En regardant de nombreuses vidéos, démonstrations publiques et autres DVD explicatifs, je suis toujours amusé de constater avec quelle facilité les professeurs désarment ou passent une technique à mains nues contre une attaque armée. Il faut être honnête. Dans 70% des cas, uke ne sait pas utiliser son arme, dans 15% il fait une parodie d’attaque, dans 10% il ne maîtrise pas les principes d’une attaque qui se doit d’être définitive. Cela nous laisse un vague 5% d’attaques à peu près correctes. Pourquoi ce constat ? Tout simplement parce qu’à trop montrer la « facilité » des techniques d’Aïkido pour désarmer un attaquant, on plonge le débutant ou le spectateur dans un énorme mensonge.
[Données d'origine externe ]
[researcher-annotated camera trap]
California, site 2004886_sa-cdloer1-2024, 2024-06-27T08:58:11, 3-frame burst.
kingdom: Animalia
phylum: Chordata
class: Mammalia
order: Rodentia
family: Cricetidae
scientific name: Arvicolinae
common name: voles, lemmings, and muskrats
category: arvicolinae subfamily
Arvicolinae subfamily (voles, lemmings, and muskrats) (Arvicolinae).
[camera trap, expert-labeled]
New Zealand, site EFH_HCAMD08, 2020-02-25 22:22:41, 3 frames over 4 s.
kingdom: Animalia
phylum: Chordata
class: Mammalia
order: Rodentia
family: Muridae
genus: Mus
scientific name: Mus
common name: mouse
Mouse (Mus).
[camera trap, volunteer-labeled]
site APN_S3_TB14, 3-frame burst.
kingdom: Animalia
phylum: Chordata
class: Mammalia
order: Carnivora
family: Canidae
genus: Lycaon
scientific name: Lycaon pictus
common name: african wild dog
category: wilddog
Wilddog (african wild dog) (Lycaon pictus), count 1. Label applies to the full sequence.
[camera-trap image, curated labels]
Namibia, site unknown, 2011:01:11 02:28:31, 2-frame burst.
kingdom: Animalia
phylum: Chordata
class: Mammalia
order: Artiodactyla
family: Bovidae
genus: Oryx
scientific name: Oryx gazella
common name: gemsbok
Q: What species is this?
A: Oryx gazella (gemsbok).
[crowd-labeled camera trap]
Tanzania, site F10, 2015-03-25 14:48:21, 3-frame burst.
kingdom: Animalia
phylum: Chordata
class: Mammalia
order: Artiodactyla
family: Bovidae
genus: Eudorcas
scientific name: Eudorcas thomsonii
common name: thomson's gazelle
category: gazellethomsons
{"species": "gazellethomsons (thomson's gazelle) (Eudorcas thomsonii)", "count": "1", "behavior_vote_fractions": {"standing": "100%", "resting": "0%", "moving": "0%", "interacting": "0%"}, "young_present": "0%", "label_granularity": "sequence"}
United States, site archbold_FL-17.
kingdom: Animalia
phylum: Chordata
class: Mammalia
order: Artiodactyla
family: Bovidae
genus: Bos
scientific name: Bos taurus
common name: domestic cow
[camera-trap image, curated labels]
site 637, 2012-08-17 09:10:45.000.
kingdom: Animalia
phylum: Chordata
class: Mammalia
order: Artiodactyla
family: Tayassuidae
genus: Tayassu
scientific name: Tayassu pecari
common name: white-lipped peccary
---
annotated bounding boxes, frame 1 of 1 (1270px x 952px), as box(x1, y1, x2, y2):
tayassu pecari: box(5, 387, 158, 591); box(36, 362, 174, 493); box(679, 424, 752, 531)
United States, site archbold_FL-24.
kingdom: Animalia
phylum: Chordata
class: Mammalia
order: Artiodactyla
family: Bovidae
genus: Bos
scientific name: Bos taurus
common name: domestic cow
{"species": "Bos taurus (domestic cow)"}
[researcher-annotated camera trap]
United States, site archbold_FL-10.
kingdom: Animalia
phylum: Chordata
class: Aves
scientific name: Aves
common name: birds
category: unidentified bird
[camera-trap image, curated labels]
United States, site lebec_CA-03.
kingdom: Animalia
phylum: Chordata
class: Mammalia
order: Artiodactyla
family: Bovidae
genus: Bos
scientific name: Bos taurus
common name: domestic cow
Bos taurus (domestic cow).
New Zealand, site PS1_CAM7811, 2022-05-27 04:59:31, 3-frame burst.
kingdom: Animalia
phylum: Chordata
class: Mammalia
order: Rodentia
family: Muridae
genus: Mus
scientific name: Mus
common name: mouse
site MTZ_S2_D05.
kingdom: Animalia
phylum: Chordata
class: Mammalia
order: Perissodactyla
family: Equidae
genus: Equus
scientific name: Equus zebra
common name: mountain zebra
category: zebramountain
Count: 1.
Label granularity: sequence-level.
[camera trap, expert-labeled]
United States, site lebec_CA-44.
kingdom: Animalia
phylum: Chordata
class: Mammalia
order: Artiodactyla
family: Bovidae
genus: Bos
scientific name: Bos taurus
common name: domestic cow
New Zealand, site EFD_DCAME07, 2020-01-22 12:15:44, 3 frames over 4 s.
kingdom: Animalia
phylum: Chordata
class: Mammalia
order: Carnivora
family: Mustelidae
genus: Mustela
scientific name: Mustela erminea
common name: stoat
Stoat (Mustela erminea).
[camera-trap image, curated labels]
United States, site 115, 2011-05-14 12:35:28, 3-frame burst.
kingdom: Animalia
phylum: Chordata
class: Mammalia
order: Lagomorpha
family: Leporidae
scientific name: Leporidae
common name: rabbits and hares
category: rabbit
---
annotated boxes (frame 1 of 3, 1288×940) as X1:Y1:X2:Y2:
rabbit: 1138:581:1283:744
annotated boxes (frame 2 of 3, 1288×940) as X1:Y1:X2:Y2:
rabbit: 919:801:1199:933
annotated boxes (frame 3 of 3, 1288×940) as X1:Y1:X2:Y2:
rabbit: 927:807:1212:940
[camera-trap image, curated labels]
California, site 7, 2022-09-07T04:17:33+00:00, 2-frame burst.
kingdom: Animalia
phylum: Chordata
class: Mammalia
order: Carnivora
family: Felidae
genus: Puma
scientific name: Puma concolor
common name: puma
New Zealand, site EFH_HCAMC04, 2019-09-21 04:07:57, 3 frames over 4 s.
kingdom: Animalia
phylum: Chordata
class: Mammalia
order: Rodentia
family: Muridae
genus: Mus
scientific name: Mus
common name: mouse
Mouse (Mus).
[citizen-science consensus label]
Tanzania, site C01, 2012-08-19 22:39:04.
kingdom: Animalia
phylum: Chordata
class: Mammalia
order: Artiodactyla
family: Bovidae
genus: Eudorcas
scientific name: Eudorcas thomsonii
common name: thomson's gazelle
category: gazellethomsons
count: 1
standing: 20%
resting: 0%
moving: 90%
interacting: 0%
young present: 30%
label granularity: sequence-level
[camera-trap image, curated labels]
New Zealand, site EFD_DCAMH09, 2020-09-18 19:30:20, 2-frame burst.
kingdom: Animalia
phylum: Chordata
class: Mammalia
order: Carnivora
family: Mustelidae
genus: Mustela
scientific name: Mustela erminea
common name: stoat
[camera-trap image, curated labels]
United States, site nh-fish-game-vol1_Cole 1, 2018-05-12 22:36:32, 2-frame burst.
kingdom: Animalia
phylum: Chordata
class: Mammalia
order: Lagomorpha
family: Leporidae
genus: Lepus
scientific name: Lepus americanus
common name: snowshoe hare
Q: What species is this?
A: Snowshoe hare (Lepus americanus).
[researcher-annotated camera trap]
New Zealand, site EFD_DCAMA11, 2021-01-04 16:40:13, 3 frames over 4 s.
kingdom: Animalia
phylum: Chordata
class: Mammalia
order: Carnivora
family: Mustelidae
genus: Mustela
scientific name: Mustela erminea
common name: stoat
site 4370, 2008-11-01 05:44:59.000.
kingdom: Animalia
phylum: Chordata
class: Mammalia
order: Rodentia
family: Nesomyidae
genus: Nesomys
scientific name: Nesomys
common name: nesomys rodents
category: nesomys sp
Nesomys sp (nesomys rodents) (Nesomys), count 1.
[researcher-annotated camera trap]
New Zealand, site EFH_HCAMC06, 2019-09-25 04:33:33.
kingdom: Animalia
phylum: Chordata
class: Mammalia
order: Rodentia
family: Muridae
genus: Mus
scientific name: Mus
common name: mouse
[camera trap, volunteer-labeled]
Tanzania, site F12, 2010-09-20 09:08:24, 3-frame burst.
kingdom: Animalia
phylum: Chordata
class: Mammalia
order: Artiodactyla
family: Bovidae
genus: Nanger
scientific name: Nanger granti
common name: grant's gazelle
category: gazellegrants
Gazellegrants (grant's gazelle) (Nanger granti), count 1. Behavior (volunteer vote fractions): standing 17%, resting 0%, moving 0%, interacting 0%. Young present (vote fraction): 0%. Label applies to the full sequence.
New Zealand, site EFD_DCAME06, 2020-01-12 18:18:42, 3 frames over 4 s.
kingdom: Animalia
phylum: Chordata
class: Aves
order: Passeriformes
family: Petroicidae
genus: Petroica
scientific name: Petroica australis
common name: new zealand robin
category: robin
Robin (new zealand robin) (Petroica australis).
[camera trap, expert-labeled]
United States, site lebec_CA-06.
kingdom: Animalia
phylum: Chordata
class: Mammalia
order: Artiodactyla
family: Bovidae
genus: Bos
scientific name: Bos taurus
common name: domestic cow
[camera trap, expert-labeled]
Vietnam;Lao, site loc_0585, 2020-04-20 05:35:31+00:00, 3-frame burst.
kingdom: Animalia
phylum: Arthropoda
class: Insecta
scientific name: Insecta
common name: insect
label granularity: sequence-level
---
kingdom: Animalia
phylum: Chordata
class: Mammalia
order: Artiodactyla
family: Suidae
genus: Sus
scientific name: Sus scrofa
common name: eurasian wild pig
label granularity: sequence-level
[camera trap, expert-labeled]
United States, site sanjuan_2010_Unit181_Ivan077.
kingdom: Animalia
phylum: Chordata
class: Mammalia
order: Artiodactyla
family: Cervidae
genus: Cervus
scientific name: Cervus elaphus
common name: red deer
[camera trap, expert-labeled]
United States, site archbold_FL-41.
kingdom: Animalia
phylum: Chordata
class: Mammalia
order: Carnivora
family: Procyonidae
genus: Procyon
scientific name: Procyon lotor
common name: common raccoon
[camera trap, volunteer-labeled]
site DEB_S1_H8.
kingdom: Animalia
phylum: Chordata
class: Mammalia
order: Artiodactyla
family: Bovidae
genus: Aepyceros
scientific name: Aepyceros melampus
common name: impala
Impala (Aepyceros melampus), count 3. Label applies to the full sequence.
Il suffit de regarder avec quelle difficulté un pratiquant d’Aïkido cherche à se dépêtrer d’une attaque à mains nues, et ce pendant des années, pour se douter qu’avec une attaque armée cela sera bien plus difficile encore. C’est notamment la raison pour laquelle de nombreux budo japonais ou wushu chinois n’autorisent la pratique des armes qu’après bien des années de formation à mains nues.

Eviter les pièges

Les pièges, ou les erreurs à ne pas commettre dans une attaque armée sont plus ou moins au nombre de quatre, mais on pourrait détailler à l’infini :

  • La méconnaissance de l’arme : ne pas connaître l’exact fonctionnement de celle-ci, ses différentes parties, sa longueur, ses angles, ses courbes, savoir que l’on ne coupe qu’avec le kisaki du sabre et non avec la base de la lame, etc.
  • Le manque de pratique : Toshiro Suga, Daniel Toutain et d’autres moins connus m’ont tous répétés que la pratique de 1500 à 2500 suburis quotidien sont une base élémentaire au travail des armes. Les katas et les kihons n’arrivent qu’en compléments.
  • La mauvaise relation corps-arme : dissociation entre le corps et l’arme, armer le coup en avançant le corps, l’arme non intégrée comme une extension du corps…
  • L’absence de sincérité : une attaque doit être donnée avec tout son cœur, son courage, son énergie et sa vitesse et tomber exactement sur les bons angles de coupe ou les points de frappe. Les parodies d’attaque sont légions ; elles arrivent généralement lentement, s’arrêtent loin de la cible ou pire encore, complètement à côté, laissant ainsi tori appliquer sa réponse en toute sécurité.

combat

De fait, la plupart du temps face à une attaque armée, il suffit généralement – en tant que tori – de pointer son bokken, jo ou tanto en avant pour trouver le ventre de uke, qui est largement ouvert et vulnérable à la moindre pique. Cette erreur est due au fait que uke lance généralement le corps avant son arme. Pire, de nombreux pratiquants avancent en armant le bokken au-dessus de leur tête, ou en armant le jo vers l’arrière. Ces deux mouvements sont antinomiques. D’un côté le corps avance, de l’autre l’arme recule et ne protège plus le corps puisqu’elle prépare l’attaque (pique ou coupe, peu importe). Ce mouvement d’attaque est donc absolument contre indiqué car il revient à offrir son corps à tori. En d’autres termes, martialement parlant, c’est du suicide.

 Armer n’est pas bouger

Il faut donc reprendre à la base les attaques avec une arme. Le mouvement préparatoire qui permet d’armer le bokken ou le jo doit se faire sur place, sans que le corps bouge d’un millimètre. Le fait d’armer ne doit pas provoquer de déplacement du corps, il n’y a aucune raison que cela soit le cas. Cela n’engage à rien d’armer un bokken au-dessus de la tête, ce n’est après tout qu’un mouvement de bras. Au contraire, le fait d’armer sans bouger permet de juger de la situation sereinement puisque le corps n’est pas encore engagé. Si la situation semble difficile et l’attaque compromise, rien n’empêche de changer de kamae ou encore de baisser sa garde et de rompre le combat. Mais cela n’est possible qu’en conservant sa position de départ, c’est-à-dire en conservant la distance de sécurité qui sépare uke de tori.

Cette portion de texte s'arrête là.